The rest of the day was filled up by long walks broken by delightful rests under the shade of cornricks on grassy hillslopes beside some purling brook. Then Pilar would sit on the rug or the camp stool, while Wilhelm lay at her feet with his head in her lap caressed by the little hands that played with his hair or wandered softly over his face, resting fondly on his lips for him to kiss. If there were flowers within reach, she would pluck a quantity and strew his head and face with the fresh petals, while he gazed alternately into the blue summer sky and the bright brown eyes above him, or even closed his own for quarters of an hour of delicious dreaming. Then everything outside his immediate surroundings would fade from his mind, and he would be conscious only of what was nearest to him, the faint scent of ylang-ylang that hovered round the beautiful woman, her smooth, caressing fingers, and the low sound of her deep, regular breathing.
“You are so handsome,” she whispered in his ear on one such occasion, and bending over him to kiss him; “do you know, I shall draw your portrait.”
“Can you draw?” he asked, raising himself on his elbow.

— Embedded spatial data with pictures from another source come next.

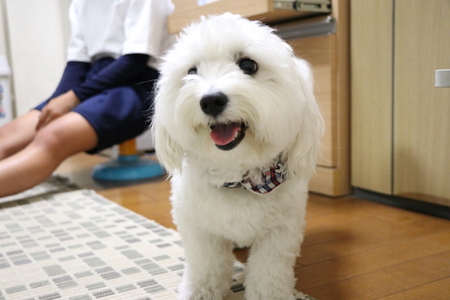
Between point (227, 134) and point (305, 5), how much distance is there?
0.76 m

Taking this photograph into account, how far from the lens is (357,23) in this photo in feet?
4.27

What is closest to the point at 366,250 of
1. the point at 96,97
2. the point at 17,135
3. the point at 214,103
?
the point at 214,103

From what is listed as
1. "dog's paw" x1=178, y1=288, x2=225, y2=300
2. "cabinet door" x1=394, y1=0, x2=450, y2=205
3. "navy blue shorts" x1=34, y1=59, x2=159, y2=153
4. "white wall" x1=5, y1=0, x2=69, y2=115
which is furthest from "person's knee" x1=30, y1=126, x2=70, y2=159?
"white wall" x1=5, y1=0, x2=69, y2=115

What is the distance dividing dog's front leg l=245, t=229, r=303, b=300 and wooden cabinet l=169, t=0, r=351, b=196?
0.61 meters

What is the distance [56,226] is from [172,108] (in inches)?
26.7

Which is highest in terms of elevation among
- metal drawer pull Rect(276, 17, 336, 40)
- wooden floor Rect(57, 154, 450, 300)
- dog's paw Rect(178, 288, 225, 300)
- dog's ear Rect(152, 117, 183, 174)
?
metal drawer pull Rect(276, 17, 336, 40)

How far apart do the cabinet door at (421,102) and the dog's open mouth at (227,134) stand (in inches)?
26.3

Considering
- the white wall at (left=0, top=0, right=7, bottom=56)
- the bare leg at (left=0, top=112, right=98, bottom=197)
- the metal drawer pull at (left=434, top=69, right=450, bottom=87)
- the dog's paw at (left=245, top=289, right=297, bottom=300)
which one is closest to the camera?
the dog's paw at (left=245, top=289, right=297, bottom=300)

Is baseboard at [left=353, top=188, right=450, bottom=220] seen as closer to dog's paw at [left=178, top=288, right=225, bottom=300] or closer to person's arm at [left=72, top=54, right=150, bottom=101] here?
dog's paw at [left=178, top=288, right=225, bottom=300]

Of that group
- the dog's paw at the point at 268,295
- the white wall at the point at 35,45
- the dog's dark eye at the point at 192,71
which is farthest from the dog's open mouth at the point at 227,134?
the white wall at the point at 35,45

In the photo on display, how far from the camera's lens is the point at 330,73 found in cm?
134

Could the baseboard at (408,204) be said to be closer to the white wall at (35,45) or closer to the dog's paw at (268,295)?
the dog's paw at (268,295)

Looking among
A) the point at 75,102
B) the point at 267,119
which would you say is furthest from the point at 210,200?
the point at 75,102

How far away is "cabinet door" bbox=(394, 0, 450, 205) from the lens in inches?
42.5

“I hardly know whether I ought to say yes,” she returned, with an arch, self-conscious smile that belied the humility of her tone. “But you shall see.”
“Very well,” said he, “and while you are drawing my portrait I shall draw yours.”
“Bravo!” she cried, and wanted to go home at once, so that they might begin.
As was his custom, Wilhelm had all that was needful in his big trunk, and could supply Pilar with materials. The next afternoon they set to work. They established themselves in the middle of a great meadow, committing thereby an extreme act of trespass, and making their way to it over a ditch, a low wall, and through a blackberry hedge. Here no prying eye would annoy them, their sole and most discreet spectator being Fido, and he was generally asleep.
Pilar had a drawing-block and used a pencil, Wilhelm sketched his picture on a page of a large album in colored chalks like a pastel. She kept trying to peep at his work, but he would not allow it, and insisted on their making a compact not to look at one another’s work of art till it was finished. Two sittings sufficed, however, and the portraits could be exchanged. Pilar gave a cry of surprise when Wilhelm handed her his picture.